A Distant Melody   - Sarah Sundin

Title: A Distant Melody

Series: Wings of Glory #1

Author: Sarah Sundin

Publish Date: March 1, 2010

Publisher: Revell

Format: Ebook

Page Count: 355 pages

Source: NOOK store

Date Read: April 4-9, 2020

 

Review

 

I believe this is Ms. Sundin's debut novel and it read like a competently-written debut. I have read other books by Sundin and loved them, so I had high expectations for this book. While it didn't reach the quality of those other books, I still enjoyed the book overall and I am eager to get to book two in the series. You can see the author's voice and the research and care she brings the writing craft that will make her books stand out for me in this book, but it suffers a bit at the end.

 

Allie, our heroine, is the daughter of a wealthy business owner and his beautiful (and shallow as fuck) wife. Allie is not the conventional beauty her mother is, at least not for the 1940s Southern California. Allie is searching for meaning and passion in her life; rather her parents are forcing a relationship with her and a possible gay man who works in the C-suite of daddy's company.

__RECORDS SUPPLIED__:

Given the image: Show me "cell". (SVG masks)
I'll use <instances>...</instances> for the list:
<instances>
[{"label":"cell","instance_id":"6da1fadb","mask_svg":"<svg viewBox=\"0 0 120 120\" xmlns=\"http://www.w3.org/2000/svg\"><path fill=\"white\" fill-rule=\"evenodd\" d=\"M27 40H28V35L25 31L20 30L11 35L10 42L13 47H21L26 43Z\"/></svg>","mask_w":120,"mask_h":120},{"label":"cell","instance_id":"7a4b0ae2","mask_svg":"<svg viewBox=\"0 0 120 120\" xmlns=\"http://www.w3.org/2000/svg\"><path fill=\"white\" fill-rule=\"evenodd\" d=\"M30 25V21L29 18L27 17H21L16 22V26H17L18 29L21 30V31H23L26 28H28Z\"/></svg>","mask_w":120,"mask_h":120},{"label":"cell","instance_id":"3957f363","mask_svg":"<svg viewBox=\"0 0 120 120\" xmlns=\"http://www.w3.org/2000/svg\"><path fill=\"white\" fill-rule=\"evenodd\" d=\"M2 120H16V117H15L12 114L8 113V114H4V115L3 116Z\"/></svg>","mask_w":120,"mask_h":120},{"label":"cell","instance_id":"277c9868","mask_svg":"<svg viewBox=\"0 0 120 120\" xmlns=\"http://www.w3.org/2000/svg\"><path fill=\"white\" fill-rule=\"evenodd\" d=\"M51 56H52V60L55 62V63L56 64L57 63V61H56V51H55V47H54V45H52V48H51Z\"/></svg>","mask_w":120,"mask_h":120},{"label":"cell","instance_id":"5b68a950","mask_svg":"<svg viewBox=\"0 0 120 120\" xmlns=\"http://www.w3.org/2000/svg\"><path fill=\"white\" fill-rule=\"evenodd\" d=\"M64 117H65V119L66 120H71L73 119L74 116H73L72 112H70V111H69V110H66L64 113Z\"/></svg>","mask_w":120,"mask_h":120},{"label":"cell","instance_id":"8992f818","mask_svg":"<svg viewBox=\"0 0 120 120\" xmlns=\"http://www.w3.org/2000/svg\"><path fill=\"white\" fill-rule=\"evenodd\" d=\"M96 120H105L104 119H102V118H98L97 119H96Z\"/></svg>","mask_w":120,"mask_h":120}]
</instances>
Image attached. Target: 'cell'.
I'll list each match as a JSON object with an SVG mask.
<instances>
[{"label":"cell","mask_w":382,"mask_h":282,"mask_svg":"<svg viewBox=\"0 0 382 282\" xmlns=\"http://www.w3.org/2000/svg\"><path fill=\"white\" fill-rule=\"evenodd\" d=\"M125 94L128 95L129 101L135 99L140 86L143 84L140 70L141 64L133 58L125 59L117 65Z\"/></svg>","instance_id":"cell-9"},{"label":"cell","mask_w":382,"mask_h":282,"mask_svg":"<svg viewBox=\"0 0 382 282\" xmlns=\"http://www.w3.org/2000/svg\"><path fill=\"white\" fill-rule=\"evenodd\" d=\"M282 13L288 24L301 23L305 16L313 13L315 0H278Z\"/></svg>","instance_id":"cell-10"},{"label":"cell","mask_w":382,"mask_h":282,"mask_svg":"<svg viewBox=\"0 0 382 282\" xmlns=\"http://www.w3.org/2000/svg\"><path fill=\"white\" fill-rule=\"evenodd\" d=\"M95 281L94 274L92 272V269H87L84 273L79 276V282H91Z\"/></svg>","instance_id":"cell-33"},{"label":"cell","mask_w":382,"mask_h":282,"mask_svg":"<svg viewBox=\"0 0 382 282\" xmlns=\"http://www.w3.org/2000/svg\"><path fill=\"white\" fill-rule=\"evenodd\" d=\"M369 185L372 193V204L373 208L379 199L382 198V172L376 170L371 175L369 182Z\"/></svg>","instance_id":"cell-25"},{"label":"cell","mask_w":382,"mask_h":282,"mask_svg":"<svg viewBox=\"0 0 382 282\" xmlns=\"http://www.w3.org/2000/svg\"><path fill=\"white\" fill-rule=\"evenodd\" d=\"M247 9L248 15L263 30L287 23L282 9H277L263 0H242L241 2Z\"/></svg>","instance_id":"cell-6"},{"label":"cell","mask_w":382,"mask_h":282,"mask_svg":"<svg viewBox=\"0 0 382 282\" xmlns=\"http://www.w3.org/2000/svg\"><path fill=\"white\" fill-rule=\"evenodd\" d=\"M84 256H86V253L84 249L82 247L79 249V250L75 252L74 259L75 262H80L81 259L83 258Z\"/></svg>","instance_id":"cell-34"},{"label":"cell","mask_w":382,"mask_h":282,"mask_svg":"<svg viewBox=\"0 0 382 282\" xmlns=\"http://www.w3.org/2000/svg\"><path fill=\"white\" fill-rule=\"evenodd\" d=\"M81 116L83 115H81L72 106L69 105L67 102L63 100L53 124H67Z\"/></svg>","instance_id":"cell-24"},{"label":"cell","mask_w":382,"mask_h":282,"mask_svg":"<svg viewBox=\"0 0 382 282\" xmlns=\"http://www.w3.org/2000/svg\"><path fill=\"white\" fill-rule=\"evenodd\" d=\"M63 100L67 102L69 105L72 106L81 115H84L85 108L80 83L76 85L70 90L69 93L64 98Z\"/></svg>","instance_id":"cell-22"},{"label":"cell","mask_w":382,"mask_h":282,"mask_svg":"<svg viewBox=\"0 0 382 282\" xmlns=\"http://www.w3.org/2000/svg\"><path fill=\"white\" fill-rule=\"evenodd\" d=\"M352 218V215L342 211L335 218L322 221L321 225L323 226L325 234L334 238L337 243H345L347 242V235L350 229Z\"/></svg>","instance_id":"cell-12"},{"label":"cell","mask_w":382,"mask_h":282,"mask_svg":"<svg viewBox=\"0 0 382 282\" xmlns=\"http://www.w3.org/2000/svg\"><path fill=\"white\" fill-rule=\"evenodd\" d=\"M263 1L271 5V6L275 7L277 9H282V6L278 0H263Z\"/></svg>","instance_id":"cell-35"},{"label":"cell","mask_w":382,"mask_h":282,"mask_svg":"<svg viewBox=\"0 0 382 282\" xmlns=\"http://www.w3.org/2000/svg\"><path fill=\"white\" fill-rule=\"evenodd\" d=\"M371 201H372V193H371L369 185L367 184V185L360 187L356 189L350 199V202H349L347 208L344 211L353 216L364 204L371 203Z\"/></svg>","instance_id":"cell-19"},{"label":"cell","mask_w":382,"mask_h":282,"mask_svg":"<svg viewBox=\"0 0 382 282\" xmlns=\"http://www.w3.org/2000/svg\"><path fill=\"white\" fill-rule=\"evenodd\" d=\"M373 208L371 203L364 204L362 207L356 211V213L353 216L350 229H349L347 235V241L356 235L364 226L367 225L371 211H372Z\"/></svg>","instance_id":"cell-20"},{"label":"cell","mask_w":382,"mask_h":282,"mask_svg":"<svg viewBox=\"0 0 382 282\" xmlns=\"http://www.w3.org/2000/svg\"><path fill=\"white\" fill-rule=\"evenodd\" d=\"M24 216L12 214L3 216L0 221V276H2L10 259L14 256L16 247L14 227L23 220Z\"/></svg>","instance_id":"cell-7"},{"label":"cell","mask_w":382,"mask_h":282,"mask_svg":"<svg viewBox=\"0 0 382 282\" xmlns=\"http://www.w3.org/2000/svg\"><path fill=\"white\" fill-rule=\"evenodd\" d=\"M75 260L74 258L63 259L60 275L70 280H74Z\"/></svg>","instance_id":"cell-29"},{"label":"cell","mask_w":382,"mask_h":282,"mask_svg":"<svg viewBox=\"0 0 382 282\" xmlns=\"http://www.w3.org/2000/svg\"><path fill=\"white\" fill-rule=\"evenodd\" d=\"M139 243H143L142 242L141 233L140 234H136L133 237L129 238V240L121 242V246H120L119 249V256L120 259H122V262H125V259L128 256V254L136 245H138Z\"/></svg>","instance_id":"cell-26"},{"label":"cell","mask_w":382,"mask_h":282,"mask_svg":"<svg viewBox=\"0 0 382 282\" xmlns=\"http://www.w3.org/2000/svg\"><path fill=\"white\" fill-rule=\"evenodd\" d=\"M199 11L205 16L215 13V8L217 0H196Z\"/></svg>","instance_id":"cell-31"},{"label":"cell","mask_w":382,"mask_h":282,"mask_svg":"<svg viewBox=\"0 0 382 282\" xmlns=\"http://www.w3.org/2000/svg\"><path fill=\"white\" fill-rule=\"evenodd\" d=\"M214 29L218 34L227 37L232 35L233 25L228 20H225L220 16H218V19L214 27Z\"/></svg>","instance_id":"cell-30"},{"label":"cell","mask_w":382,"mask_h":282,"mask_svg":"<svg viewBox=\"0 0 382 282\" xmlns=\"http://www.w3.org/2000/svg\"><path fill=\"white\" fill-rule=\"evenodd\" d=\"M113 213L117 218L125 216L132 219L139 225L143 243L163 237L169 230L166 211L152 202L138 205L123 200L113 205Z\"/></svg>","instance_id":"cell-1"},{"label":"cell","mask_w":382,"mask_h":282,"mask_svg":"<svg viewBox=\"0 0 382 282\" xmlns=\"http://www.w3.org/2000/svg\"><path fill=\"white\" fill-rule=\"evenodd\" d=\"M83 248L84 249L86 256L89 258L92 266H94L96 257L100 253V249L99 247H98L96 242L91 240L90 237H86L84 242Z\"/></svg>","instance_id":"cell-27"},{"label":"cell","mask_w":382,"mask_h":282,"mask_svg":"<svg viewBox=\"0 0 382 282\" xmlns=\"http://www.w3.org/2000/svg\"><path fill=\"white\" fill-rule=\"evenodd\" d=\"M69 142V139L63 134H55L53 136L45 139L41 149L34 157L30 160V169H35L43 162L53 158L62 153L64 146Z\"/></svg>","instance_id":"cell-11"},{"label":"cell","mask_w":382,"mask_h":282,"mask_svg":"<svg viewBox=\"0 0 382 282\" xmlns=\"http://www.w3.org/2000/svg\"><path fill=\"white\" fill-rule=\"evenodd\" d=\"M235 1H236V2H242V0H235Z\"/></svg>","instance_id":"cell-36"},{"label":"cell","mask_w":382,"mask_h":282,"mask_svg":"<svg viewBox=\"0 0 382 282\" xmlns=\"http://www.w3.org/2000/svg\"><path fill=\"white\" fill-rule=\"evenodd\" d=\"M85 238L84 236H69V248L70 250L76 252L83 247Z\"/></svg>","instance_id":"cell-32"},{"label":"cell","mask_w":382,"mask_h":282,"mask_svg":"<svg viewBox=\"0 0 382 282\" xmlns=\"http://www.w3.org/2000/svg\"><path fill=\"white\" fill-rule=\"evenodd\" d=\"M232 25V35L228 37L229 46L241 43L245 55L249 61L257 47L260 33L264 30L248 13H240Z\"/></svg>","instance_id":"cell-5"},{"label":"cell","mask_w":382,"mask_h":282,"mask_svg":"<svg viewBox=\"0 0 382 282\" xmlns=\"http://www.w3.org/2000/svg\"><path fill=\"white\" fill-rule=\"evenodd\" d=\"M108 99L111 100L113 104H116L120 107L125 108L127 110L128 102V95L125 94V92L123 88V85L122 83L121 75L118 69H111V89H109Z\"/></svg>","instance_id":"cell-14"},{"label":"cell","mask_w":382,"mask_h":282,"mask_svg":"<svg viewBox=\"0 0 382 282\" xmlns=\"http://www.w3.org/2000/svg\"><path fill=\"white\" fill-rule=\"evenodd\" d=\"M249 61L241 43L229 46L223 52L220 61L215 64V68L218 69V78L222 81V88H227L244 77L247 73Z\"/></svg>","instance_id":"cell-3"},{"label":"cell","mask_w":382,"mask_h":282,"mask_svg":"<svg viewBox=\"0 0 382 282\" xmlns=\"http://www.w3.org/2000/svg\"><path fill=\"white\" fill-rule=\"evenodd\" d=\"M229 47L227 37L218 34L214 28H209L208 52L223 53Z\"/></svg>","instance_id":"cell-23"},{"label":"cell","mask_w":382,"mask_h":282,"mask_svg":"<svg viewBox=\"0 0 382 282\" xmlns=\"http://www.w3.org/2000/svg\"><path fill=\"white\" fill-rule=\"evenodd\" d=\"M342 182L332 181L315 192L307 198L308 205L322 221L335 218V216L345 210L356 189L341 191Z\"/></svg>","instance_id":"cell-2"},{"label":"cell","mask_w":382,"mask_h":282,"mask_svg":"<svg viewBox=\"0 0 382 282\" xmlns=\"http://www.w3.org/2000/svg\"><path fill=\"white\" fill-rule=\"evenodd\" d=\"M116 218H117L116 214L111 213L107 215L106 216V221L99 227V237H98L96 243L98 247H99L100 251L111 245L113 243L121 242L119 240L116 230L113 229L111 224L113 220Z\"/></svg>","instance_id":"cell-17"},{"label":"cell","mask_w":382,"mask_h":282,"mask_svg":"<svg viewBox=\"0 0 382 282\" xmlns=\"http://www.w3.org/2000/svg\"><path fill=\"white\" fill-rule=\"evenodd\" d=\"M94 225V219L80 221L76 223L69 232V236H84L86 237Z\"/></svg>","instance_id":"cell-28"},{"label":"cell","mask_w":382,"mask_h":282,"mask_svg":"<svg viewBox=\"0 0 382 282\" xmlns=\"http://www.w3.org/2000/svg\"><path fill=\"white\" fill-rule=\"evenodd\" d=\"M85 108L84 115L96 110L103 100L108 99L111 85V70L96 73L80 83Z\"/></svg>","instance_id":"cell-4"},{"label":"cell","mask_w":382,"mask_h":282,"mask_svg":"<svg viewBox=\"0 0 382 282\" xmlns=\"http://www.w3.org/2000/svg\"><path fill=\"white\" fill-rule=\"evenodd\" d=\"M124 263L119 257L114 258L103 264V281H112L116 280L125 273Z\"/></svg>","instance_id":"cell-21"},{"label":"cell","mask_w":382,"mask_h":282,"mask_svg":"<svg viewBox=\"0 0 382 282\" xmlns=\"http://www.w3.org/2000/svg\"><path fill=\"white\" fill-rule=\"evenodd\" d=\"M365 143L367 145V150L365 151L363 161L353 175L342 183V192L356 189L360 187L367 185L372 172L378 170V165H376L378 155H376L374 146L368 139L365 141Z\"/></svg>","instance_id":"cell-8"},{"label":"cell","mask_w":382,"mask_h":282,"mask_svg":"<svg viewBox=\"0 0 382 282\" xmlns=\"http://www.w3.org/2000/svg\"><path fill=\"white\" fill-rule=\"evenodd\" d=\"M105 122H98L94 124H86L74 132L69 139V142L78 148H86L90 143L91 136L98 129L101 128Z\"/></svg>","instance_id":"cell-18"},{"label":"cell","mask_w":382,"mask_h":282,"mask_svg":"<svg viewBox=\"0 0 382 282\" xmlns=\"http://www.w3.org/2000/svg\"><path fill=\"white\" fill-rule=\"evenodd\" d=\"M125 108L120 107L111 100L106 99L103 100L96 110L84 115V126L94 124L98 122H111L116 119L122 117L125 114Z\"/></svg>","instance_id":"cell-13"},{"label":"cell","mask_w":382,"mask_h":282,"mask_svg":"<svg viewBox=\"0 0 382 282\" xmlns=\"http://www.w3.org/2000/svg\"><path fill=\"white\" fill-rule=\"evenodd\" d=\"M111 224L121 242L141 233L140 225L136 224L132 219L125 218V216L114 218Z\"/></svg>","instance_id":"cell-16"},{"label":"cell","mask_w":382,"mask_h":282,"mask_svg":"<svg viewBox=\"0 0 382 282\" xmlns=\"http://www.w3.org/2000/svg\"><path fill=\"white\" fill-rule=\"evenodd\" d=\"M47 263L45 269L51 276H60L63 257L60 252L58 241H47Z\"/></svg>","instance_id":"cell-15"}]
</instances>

__ASSIGNMENT__: Copy everything in the review of A Distant Melody from "I believe this" down to "at the end.", word for word.

__EXPECTED ANSWER__:
I believe this is Ms. Sundin's debut novel and it read like a competently-written debut. I have read other books by Sundin and loved them, so I had high expectations for this book. While it didn't reach the quality of those other books, I still enjoyed the book overall and I am eager to get to book two in the series. You can see the author's voice and the research and care she brings the writing craft that will make her books stand out for me in this book, but it suffers a bit at the end.